Долгое время это подавляло возможности развития частного сектора. Лишь в 2008-2009-м, когда рост на основе модели госсектора стал затухать, ниш для частного сектора стало чуть больше, и для него наступило «волшебное десятилетие» 2010-х.

— А пока один политик объявил, что «страну за цивилизованным миром не поведет», те же страны Балтии пошли другим путем.

— Да, тут стоит посмотреть на другую сторону медали: на что сделали ставку Эстония, Литва и Польша, и что обеспечило рост у них.

Иллюстрация создана с помощью AI Copilot.

Там случилась рыночная даже не перестройка а, я бы сказал, перерождение экономик, в соответствии с текущими реалиями и будущими потребностями рынка. То есть при выборе стратегии они не цеплялись за прошлое, а изначально смотрели в будущее.

Еще в 1990-е у стран Балтии было четкое стремление вступить в Евросоюз и ориентация на европейский рынок. Потому что это решало одновременно три вопроса:

  • доступ к большому, развитому и диверсифицированному рынку, не замыкаясь на одной стране;
  • маячки для практики экономической политики, позволяя быстрее преодолевать или значимо ослабить «болячки», характерные для постсоветских стран;
  • доступ к капиталу, инвестициям и технологиям ЕС.

А вступив в клуб, где играют по наиболее продвинутым правилам, ты внедряешь эти правила у себя. Как следствие, эти экономики получили стимул для развития частного сектора и ориентировались на более наукоемкие отрасли. Они отказались от советской мантры предполагавшей, что рост производительности возможен только благодаря инвестициям в станки, болты и гайки. Для этих экономик главным фактором конкурентоспособности и производительности стал человеческий капитал.
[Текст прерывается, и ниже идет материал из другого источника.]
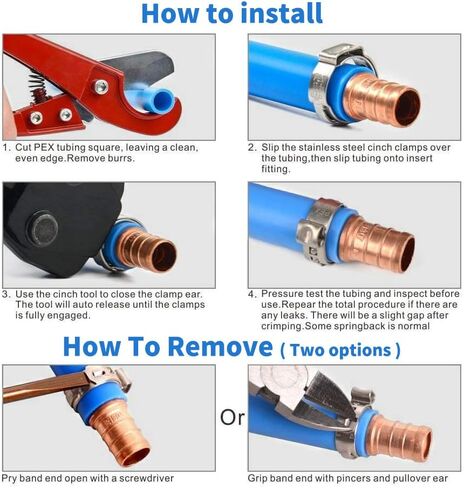 How to install

1. Cut PEX tubing square, leaving a clean, even edge.Remove burrs.

2. Slip the stainless steel cinch clamps over the tubing,then slip tubing onto insert fitting.

3. Use the cinch tool to close the clamp ear. The tool will auto release until the clamps is fully engaged.

4. Pressure test the tubing and inspect before use.Repear the total procedure if there are any leaks. There will be a slight gap after crimping.Some springback is normal

How To Remove ( Two options )

Pry band end open with a screwdriver

Or

Grip band end with pincers and pullover ear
— Говоря о перспективах: на ваш взгляд, есть ли у Беларуси шанс уйти с траектории падения, или страна продолжит терять — людей, потенциал, проценты роста ВВП?

— Шанс всегда есть. Как говорил Владимир Короткевич: беларуский оптимизм происходит от того, что после всего мрака, который Беларусь пережила, она выжила.

То, что было в прошлом, как бы ужасно оно ни было, не отменяет возможности развития. Хотя потерянные годы и утраченный потенциал — это проблема. Нагонять придется больше.

В 2018 году я писал работу: что нужно Беларуси, чтобы приблизиться к уровню Польши и Литвы. Уже тогда при гипотетически супербыстрых темпах прироста около 7% в год потребовалось бы 12-15 лет. Сегодня, после еще достаточно мрачных 7 лет, это еще сложнее и дольше.

Сказать, что если ситуация изменится, и мы по уровню доходов можем догнать эти страны за год-два — к сожалению, нереалистично. Бывают чудеса, снова вспомним Гайану, где открыли нефть; но в Беларуси я не стал бы на это рассчитывать.

10-15 лет роста в районе 5-6% было бы хорошим сценарием для нашей страны. Это не компенсирует все проблемы последних 20 лет, но, по крайней мере, позволит приблизиться к развитому миру.

Да, для этого должна полностью измениться институциональная политика и модель экономики — но полностью сбрасывать со счетов такой вариант я бы не стал. В 2020 году это, на мой взгляд, как раз было очень достижимо.

Сегодня стартовые условия выглядят хуже, а степень привязки к России многократно возросла, поэтому сойти со сложившейся траектории — сложно, неизбежны большие издержки и временные затраты. Но никто и не говорил, что будет легко.

В плане самых глубоких, фундаментальных факторов для развития — человеческий потенциал, инфраструктура, готовность к социальным и технологическим инновациям — мы по-прежнему смотримся весьма хорошо. И я не вижу каких-либо серьезных причин, чтобы Беларусь была хуже Польши, Литвы, Словакии на длинных промежутках.